One corrupt regime replacing another corrupt regime, so the 'musical chairs' goes on. Misguided fools chasing and exporting money for themselves and their families, with little thought or care for the rest of the population. In the end everyone suffers, except the west, since the money is export back to the west.
I think it has reached the point for Africans and the world at large to realise that overthrowing a constitutionally elected government is tantamount to treason and therefore should be condemned. Anyone who wants to rule must seek the consent of the people. The United Nations and the African Union should act immediately in favour of democracy.
Joseph Kaifala, Sierra Leone
Any president who relies on a foreign army to remain in power opens himself to questions about his/her rule.

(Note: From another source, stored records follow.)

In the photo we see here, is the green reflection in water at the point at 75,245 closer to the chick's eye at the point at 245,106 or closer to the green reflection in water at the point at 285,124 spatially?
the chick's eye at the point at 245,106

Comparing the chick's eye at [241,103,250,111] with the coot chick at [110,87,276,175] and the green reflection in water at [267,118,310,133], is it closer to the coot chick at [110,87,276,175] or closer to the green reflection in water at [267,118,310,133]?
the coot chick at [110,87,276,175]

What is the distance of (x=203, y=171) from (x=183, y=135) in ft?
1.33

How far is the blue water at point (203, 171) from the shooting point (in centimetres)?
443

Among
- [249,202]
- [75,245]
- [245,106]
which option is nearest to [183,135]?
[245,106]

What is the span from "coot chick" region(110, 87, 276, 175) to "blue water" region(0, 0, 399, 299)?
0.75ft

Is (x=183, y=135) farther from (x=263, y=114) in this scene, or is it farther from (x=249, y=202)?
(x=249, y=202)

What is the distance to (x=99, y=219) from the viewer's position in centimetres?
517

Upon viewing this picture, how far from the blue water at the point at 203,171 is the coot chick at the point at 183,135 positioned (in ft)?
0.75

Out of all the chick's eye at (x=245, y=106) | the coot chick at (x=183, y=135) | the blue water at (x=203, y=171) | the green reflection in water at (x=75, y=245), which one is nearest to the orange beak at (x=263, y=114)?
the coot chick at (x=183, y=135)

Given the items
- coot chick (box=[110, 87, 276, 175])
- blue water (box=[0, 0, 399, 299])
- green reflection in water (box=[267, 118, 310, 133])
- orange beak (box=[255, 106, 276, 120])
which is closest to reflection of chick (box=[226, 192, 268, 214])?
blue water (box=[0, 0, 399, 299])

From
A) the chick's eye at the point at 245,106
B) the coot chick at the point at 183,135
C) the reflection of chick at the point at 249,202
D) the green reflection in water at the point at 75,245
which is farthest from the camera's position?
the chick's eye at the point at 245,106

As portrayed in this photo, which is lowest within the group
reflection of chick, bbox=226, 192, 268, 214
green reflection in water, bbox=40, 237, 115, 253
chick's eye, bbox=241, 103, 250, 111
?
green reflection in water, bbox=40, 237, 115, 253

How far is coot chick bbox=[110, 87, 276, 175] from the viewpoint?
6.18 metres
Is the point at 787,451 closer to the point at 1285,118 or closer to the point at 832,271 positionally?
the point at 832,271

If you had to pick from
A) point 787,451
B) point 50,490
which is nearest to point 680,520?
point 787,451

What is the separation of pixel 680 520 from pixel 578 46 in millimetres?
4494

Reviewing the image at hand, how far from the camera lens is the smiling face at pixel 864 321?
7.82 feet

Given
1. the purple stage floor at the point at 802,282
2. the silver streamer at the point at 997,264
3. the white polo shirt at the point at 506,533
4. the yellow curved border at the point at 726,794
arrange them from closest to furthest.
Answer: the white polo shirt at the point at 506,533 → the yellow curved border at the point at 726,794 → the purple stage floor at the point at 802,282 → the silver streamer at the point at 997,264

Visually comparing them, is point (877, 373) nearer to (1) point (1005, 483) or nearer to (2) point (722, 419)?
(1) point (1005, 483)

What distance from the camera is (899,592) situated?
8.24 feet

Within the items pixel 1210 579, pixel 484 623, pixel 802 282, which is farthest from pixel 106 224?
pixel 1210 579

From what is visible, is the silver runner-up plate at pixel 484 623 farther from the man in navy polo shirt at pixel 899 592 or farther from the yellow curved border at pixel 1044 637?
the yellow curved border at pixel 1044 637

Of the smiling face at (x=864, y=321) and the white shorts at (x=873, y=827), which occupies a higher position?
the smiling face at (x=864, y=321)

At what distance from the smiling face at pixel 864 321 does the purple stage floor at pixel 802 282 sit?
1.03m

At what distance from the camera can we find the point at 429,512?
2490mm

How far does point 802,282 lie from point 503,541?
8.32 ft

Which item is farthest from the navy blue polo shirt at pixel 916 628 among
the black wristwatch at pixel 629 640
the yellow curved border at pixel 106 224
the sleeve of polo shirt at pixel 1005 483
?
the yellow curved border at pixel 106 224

Violent takeovers, in the case of Africa, is sometimes the only means of initiating and achieving change. Also, the new OAU (AU) has endorsed the use of violence in achieving political ambition as is demonstrated in the granting of ministerial post to the rebel groups that now control a large portion of the country.
I think there should be an International UN Force or something similar to take over all these rebel forces. This may be impossible, but it just seems like constant wars in Africa from my point of view.
Sadly good governance through genuinely democratically elected leaders remains a far cry for most countries in Africa. Corruption is rife and the vast majority of people have become disenfranchised from the political process. In as much as this situation remains and is externally backed by others, notably the so-called developed countries, we will continue to see coup d'etats in Africa whether justified or not.
While I agree with the comments here, I'm somewhat inclined to support coups in certain circumstances. Ideally bloodless coups. For instance what should the people of Zimbabwe do to when they're starved by a tyrant who has hoarded the wealth of the nation in his personal bank accounts? He has bought the public service over with those funds so he remains in power and his crimes are not investigated.
Zimbabwe/ Sri Lanka
The CAR military coup should be condemned by all. In the new world order, the army has to be made to understand, in a clear and loud voice, that their role is to protect the populace. Any distraction from that will not be tolerated. Full stop!!
African leaders need to be serious. The focus should be on fighting disease, poverty and illiteracy as opposed to squandering resources on worthless coups and counter coups. There is absolutely no justification for violent takeovers. Neither is there justification for clinging to power with subliminal policies and agendas.